In other words, after five 16KB areas are allocated, if the second area is returned with the free() function and another 16KB area is requested again after a while, instead of enlarging the data area through the brk() system call, the previous address is returned.

However, if the newly requested area is larger than 16KB, then the data area will be enlarged by allocating a new area with the brk() system call since area two cannot be used. Although area number two is not in use, the application can't use it because of the size difference. Because of scenarios like this, there is a situation called internal fragmentation, and in fact, you can rarely use all parts of the memory to the fullest.

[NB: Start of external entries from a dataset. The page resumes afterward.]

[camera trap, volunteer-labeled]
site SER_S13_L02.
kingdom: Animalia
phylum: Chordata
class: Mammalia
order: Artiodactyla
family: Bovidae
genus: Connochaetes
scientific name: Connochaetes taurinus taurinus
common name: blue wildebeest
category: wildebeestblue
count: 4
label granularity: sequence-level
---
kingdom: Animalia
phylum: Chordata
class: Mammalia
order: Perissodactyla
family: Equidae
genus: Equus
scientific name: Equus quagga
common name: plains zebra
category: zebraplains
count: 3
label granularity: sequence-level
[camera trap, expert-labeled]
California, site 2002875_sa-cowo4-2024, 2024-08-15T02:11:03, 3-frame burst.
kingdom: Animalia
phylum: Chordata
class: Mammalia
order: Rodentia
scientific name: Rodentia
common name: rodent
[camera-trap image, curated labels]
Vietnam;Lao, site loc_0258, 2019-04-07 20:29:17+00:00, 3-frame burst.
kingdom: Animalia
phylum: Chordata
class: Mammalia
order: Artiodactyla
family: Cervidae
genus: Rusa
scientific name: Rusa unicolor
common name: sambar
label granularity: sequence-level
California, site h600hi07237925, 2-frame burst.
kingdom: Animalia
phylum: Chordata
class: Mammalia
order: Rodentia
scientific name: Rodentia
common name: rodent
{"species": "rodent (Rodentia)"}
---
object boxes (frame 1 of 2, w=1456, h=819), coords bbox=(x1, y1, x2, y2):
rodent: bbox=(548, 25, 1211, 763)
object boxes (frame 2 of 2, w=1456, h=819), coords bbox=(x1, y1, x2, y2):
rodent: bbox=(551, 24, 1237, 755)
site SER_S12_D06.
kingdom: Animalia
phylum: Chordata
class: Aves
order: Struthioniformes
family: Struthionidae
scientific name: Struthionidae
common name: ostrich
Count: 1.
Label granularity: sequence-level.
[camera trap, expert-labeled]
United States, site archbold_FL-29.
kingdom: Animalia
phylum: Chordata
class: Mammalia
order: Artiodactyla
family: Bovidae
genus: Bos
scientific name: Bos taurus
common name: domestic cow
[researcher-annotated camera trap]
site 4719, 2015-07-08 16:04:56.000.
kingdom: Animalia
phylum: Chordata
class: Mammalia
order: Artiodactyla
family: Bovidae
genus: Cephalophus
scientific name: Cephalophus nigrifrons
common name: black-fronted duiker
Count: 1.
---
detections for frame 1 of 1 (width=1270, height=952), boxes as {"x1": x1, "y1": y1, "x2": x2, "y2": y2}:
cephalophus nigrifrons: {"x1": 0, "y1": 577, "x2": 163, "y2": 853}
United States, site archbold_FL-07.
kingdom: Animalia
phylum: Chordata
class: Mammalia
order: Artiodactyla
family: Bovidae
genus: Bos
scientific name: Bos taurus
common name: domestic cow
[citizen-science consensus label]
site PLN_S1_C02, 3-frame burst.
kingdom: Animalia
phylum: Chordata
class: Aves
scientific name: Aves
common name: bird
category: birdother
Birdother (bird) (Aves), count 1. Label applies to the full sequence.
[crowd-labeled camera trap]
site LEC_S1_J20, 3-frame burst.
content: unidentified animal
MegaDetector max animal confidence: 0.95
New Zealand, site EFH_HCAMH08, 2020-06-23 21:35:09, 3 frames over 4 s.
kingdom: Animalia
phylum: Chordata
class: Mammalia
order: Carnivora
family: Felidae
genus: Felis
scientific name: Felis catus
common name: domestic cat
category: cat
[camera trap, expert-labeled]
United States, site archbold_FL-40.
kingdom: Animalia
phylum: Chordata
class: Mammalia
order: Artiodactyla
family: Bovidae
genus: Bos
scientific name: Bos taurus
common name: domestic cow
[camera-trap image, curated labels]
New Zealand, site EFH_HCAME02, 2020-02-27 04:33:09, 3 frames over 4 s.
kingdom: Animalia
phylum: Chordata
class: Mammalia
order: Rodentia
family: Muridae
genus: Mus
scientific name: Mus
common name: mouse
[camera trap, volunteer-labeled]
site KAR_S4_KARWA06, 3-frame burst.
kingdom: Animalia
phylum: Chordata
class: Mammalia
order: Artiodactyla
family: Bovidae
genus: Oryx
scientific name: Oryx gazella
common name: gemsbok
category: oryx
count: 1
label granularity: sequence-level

For better understanding, try compiling and running the following sample application:

$ touch systemCallMemoryAllocation.c
$ vi systemCallMemoryAllocation.c
#include <stdio.h>
#include <stdlib.h>
#include <unistd.h> /*for system calls, sbrk*/

int main(int argc, char* argv[]) /* an array of inputs*/
{
    char *ptr[7];
    int n;
    printf("\nPid of %s: %d", argv[0], getpid());
    printf("Initial program break   : %p", sbrk(0));
    for(n=0; n<5; n++) ptr[n] = malloc(16 * 1024);
    printf("After 5 x 16kB malloc   : %p", sbrk(0));
    free(ptr[1]);
    printf("After free of second 16kB       : %p", sbrk(0));
    ptr[5] = malloc(16 * 1024);
    printf("After allocating 6th of 16kB    : %p", sbrk(0));
    free(ptr[5]);
    printf("After freeing last block        : %p", sbrk(0));
    ptr[6] = malloc(18 * 1024);
    printf("After allocating a new 18kB     : %p", sbrk(0));
    getchar();
    return 0;
}

Compile:

$ gcc systemCallMemoryAllocation.c -o systemCallMemoryAllocation.exe

When you run the application you will get a result similar to the following output:

$ ./systemCallMemoryAllocation.exe 

Pid of ./systemCallMemoryAllocation.exe: 31990
0Initial program break   : 0x55ebcadf4000
After 5 x 16kB malloc   : 0x55ebcadf4000
After free of second 16kB       : 0x55ebcadf4000
After allocating 6th of 16kB    : 0x55ebcadf4000
After freeing last block        : 0x55ebcadf4000
After allocating a new 18kB     : 0x55ebcadf4000

The output for brk with strace will be as follows:

$ strace ./systemCallMemoryAllocation.exe

...

brk(NULL)                               = 0x5608595b6000
brk(0x5608595d7000)                     = 0x5608595d7000

As you can see, 0x21000 has been added to the ending address of the data field. You can understand this from the value 0x5608595d7000. So approximately 0x21000, or 132KB of memory was allocated.

There are two important points to consider here. The first is the allocation of more than the amount specified in the sample code. Another is which line of code caused the brk call that provided the allocation.

Extra work

Combine what you have learnt in this lab advance your understanding of what you have achieved.